A Siena non si indagherà più sull’ipotesi che David Rossi, l’ex capo della comunicazione di Mps precipitato dalla finestra del suo ufficio a Rocca Salimbeni la sera del 6 marzo 2013, sia stato istigato al suicidio. Il giudice per le indagini preliminari Roberta Malavasi ha infatti disposto l’archiviazione del fascicolo d’indagine aperto con l’ipotesi di reato d’istigazione, accogliendo la richiesta avanzata dalla procura senese. Contro l’archiviazione si è battuta sempre la famiglia dell’ex manager assistita dai suoi legali. Il giudice ha respinto anche la memoria integrativa presentata dai legali della famiglia Rossi in opposizione alla richiesta di archiviazione presentata nel febbraio scorso dalla Procura.
La vicenda, inizialmente archiviata come suicidio, era stata riaperta nel novembre 2015 su richiesta dei legali della famiglia di Rossi che avevano presentato nuove perizie, non avendo mai creduto all’ipotesi del suicidio. Anche i successivi esami autoptici sul cadavere di Rossi, che è stato riesumato, hanno confermato secondo la procura l’ipotesi del suicidio dell’ex manager, perché non sarebbero state trovate prove a carico di terzi. La famiglia Rossi, che non ha mai creduto al suicidio, tramite i suoi legali nelle settimane scorse ha depositato in tribunale una nuova memoria integrativa composta da un video in 3D realizzato il 2 febbraio scorso, con la ricostruzione del luogo dove è avvenuta la morte di David Rossi, schiantatosi al suolo in un vicolo dietro Rocca Salimbeni.
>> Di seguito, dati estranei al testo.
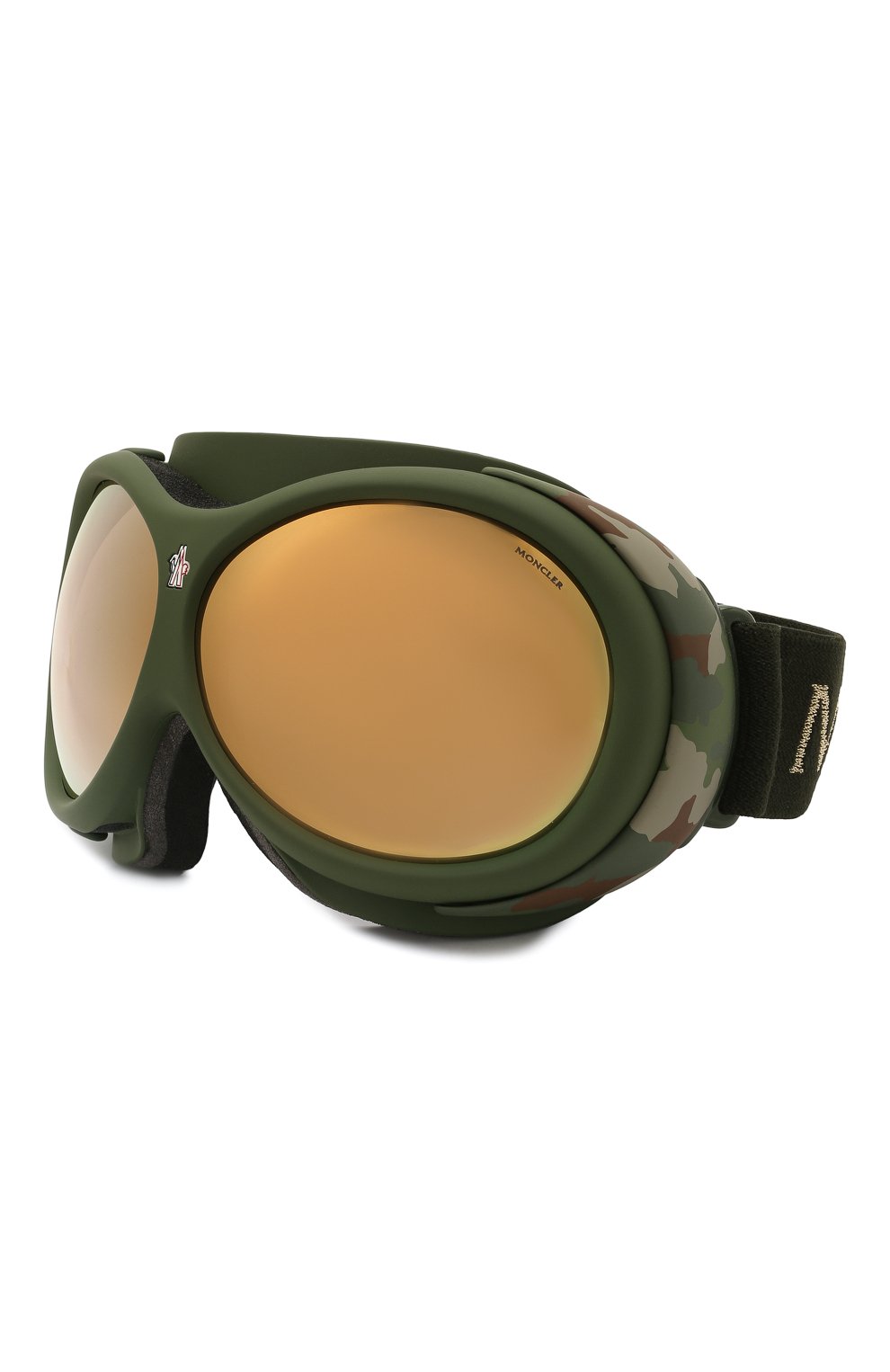 Горнолыжная маска MONCLER, арт. ML 0130 97C 89 с/з очки, фото 1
L’udienza si è svolta davanti al gip Roberta Malavasi il 26 giugno scorso e oggi è arrivata la sentenza. La famiglia Rossi aveva chiesto nuovi accertamenti tecnici, anche questi respinti. Nei giorni scorsi Malavasi aveva comunicato agli avvocati della famiglia Rossi la richiesta di archiviazione del fascicolo stralciato con l’ipotesi di reato di omissione di soccorso.